» EXERCISE AIM:
Please copy word for word the part of the entries below that opens with the line containing "How far would" and closes with the last line of the entries, leaving the pictures out of your copy.
───── DATA ROWS ─────
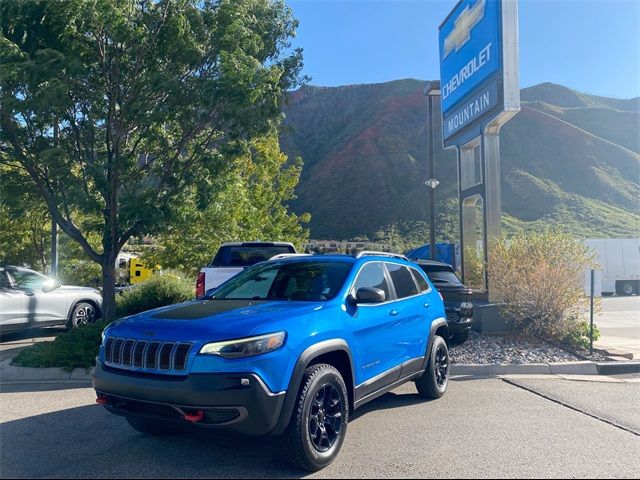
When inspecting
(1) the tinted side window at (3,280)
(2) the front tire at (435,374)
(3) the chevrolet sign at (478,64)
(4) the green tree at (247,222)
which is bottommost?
(2) the front tire at (435,374)

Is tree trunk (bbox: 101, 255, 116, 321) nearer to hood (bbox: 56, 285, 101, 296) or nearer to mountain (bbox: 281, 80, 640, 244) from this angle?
hood (bbox: 56, 285, 101, 296)

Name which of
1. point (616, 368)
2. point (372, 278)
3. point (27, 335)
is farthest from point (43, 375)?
point (616, 368)

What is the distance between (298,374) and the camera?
418cm

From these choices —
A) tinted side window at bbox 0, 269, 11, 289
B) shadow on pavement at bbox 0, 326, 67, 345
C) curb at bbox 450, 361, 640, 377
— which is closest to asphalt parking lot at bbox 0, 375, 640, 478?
curb at bbox 450, 361, 640, 377

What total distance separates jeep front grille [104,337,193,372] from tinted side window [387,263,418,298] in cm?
269

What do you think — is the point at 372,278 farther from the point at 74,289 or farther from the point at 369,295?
the point at 74,289

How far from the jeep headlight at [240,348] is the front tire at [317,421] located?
1.52 ft

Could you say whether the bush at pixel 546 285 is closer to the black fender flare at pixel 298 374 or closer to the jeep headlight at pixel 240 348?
the black fender flare at pixel 298 374

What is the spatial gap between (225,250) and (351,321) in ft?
18.9

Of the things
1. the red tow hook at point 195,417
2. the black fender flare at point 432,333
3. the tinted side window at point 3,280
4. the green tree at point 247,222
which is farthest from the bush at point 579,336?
the tinted side window at point 3,280

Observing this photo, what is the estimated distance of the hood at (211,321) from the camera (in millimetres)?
4125

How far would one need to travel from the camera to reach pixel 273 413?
3.94 m

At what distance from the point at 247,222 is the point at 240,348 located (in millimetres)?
15094

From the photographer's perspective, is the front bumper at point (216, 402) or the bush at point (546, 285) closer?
the front bumper at point (216, 402)
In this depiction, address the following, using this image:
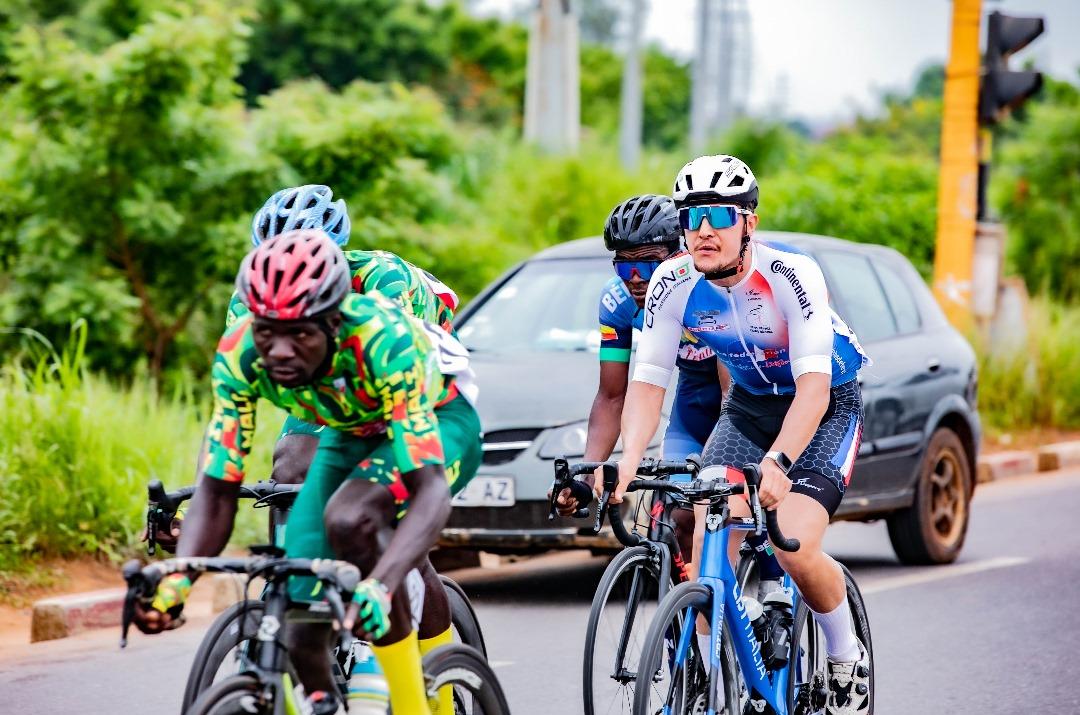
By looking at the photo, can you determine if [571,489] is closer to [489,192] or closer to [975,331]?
[975,331]

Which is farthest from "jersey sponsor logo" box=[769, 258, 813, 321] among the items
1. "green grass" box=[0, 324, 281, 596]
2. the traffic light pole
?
the traffic light pole

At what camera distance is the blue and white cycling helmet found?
536cm

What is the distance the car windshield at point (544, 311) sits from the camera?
9203 millimetres

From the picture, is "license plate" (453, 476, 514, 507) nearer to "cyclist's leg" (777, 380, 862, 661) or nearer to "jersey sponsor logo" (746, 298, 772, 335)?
"cyclist's leg" (777, 380, 862, 661)

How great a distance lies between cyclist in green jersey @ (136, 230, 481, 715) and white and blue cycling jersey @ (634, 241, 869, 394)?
134cm

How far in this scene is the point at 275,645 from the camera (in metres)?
3.90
─────
» ANSWER IN FULL:
How far would one need to travel from the camera to reach pixel 273 413?
3.94 m

At what distance from the point at 247,222 is the point at 240,348 located (in millimetres)?
15094

From the photographer's perspective, is the front bumper at point (216, 402) or the bush at point (546, 285) closer?
the front bumper at point (216, 402)
In this depiction, address the following, using this image:
By looking at the photo, can you determine if [571,489] is closer to [489,192] or closer to [975,331]?
[975,331]

Which is farthest from "jersey sponsor logo" box=[769, 258, 813, 321] among the items
1. "green grass" box=[0, 324, 281, 596]
2. the traffic light pole
?
the traffic light pole

At what camera distance is the blue and white cycling helmet found?
536cm

What is the distance the car windshield at point (544, 311) sits from the camera?
9203 millimetres

From the picture, is "license plate" (453, 476, 514, 507) nearer to "cyclist's leg" (777, 380, 862, 661) or nearer to "jersey sponsor logo" (746, 298, 772, 335)?
"cyclist's leg" (777, 380, 862, 661)

How great a distance lies between cyclist in green jersey @ (136, 230, 481, 715) and white and blue cycling jersey @ (634, 241, 869, 394)?
134cm

How far in this scene is the point at 275,645 from the camera (in metres)?
3.90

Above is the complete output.